--- begin Record excerpts ---

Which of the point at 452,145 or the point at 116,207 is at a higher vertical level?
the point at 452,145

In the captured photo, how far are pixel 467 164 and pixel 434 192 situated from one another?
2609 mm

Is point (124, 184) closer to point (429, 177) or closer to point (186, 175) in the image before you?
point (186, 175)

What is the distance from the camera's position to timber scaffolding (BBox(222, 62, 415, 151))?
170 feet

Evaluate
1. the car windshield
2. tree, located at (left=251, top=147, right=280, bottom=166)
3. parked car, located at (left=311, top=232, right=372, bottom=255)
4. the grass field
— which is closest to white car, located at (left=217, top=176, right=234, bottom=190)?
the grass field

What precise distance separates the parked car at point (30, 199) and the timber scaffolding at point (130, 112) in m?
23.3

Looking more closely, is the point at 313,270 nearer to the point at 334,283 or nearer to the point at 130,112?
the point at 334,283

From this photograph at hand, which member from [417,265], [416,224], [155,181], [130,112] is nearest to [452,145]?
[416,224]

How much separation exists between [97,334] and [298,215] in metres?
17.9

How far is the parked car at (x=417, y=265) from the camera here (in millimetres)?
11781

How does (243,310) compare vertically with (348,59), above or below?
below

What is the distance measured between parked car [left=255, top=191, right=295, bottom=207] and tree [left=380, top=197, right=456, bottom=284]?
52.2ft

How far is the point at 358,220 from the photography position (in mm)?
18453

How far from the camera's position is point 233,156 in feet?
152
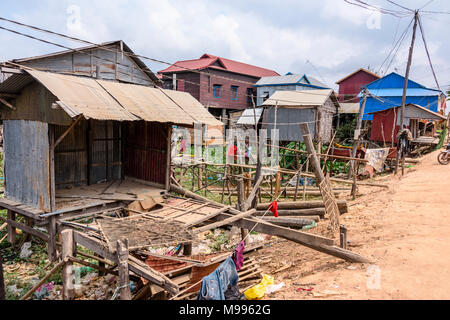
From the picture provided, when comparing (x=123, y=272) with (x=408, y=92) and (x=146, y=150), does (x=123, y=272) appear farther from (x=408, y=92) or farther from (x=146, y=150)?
(x=408, y=92)

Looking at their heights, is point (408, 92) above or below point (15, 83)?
above

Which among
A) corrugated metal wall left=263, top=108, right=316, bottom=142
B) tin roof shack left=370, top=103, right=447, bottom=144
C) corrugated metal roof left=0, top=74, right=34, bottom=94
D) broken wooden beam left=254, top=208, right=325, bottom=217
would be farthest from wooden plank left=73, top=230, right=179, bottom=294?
tin roof shack left=370, top=103, right=447, bottom=144

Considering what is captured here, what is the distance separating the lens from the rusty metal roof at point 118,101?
301 inches

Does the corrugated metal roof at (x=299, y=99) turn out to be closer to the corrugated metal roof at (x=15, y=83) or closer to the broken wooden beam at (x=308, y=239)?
the broken wooden beam at (x=308, y=239)

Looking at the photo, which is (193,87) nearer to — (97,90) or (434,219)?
(97,90)

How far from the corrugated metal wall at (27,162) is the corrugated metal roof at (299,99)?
1482 centimetres

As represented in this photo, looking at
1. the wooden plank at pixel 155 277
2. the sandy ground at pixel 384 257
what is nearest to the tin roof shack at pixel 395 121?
the sandy ground at pixel 384 257

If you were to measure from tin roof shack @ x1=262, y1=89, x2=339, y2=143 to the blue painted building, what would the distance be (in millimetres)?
7961

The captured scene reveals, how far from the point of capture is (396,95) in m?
29.9

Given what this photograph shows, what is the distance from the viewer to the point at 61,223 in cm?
801

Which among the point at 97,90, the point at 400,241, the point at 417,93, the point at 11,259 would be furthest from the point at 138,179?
the point at 417,93

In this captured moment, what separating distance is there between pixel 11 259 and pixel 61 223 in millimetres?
3084

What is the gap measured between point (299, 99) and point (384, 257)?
16.1m

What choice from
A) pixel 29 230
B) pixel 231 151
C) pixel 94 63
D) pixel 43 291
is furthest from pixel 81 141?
pixel 94 63
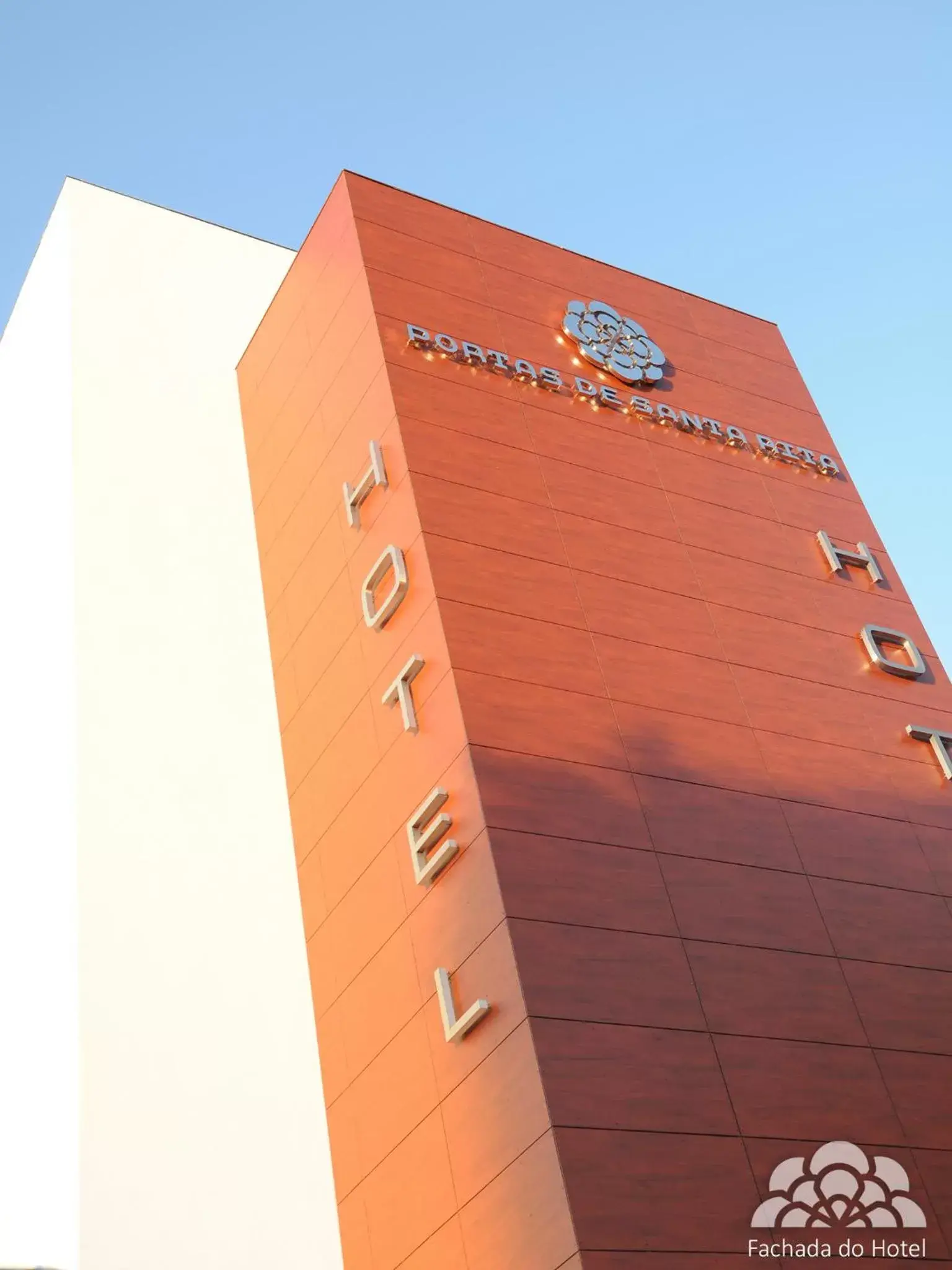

--- end Record excerpts ---

Exercise objective → Render every line of the items above as a JSON list of strings, one string per line, with blank lines and the pictures omitted.

Exercise answer →
[
  "Which of the point at 452,145 or the point at 116,207 is at a higher vertical level?",
  "the point at 452,145",
  "In the captured photo, how far are pixel 467 164 and pixel 434 192 situated from one another?",
  "2609 mm",
  "Is point (124, 184) closer to point (429, 177) or closer to point (186, 175) in the image before you?",
  "point (186, 175)",
  "What is the distance from the camera's position to timber scaffolding (BBox(222, 62, 415, 151))?",
  "170 feet",
  "Evaluate",
  "1. the car windshield",
  "2. tree, located at (left=251, top=147, right=280, bottom=166)",
  "3. parked car, located at (left=311, top=232, right=372, bottom=255)",
  "4. the grass field",
  "— which is closest to white car, located at (left=217, top=176, right=234, bottom=190)?",
  "the grass field",
  "What precise distance separates the parked car at point (30, 199) and the timber scaffolding at point (130, 112) in m?",
  "23.3",
  "Looking more closely, is the point at 313,270 nearer to the point at 334,283 or nearer to the point at 130,112?",
  "the point at 334,283",
  "From this photograph at hand, which member from [417,265], [416,224], [155,181], [130,112] is nearest to [452,145]?",
  "[416,224]",
  "How much separation exists between [97,334] and [298,215] in metres?",
  "17.9",
  "How far is the parked car at (x=417, y=265) from the camera here (in millimetres)?",
  "11781",
  "How does (243,310) compare vertically with (348,59), above or below?",
  "below",
  "What is the distance measured between parked car [left=255, top=191, right=295, bottom=207] and tree [left=380, top=197, right=456, bottom=284]?",
  "52.2ft",
  "How far is the point at 358,220 from the photography position (in mm)?",
  "18453",
  "How far from the camera's position is point 233,156 in feet?",
  "152",
  "From the picture provided, when comparing (x=123, y=272) with (x=408, y=92) and (x=146, y=150), does (x=123, y=272) appear farther from (x=408, y=92) or farther from (x=146, y=150)?",
  "(x=408, y=92)",
  "Looking at their heights, is point (408, 92) above or below point (15, 83)?",
  "above",
  "Which among",
  "A) corrugated metal wall left=263, top=108, right=316, bottom=142",
  "B) tin roof shack left=370, top=103, right=447, bottom=144",
  "C) corrugated metal roof left=0, top=74, right=34, bottom=94",
  "D) broken wooden beam left=254, top=208, right=325, bottom=217",
  "would be farthest from wooden plank left=73, top=230, right=179, bottom=294?",
  "tin roof shack left=370, top=103, right=447, bottom=144",
  "Considering what is captured here, what is the distance separating the lens from the rusty metal roof at point 118,101?",
  "301 inches",
  "Does the corrugated metal roof at (x=299, y=99) turn out to be closer to the corrugated metal roof at (x=15, y=83) or closer to the broken wooden beam at (x=308, y=239)?",
  "the broken wooden beam at (x=308, y=239)",
  "Looking at the photo, which is (193,87) nearer to — (97,90) or (434,219)?",
  "(97,90)",
  "How far from the corrugated metal wall at (27,162) is the corrugated metal roof at (299,99)?",
  "1482 centimetres",
  "As represented in this photo, looking at",
  "1. the wooden plank at pixel 155 277",
  "2. the sandy ground at pixel 384 257",
  "what is nearest to the tin roof shack at pixel 395 121?",
  "the sandy ground at pixel 384 257",
  "If you were to measure from tin roof shack @ x1=262, y1=89, x2=339, y2=143 to the blue painted building, what would the distance be (in millimetres)?",
  "7961",
  "The captured scene reveals, how far from the point of capture is (396,95) in m?",
  "29.9",
  "Given what this photograph shows, what is the distance from the viewer to the point at 61,223 in cm?",
  "801",
  "Which among the point at 97,90, the point at 400,241, the point at 417,93, the point at 11,259 would be furthest from the point at 138,179?",
  "the point at 417,93",
  "In this captured moment, what separating distance is there between pixel 11 259 and pixel 61 223 in millimetres?",
  "3084",
  "What is the gap measured between point (299, 99) and point (384, 257)?",
  "16.1m",
  "What choice from",
  "A) pixel 29 230",
  "B) pixel 231 151",
  "C) pixel 94 63",
  "D) pixel 43 291",
  "is furthest from pixel 81 141?",
  "pixel 94 63"
]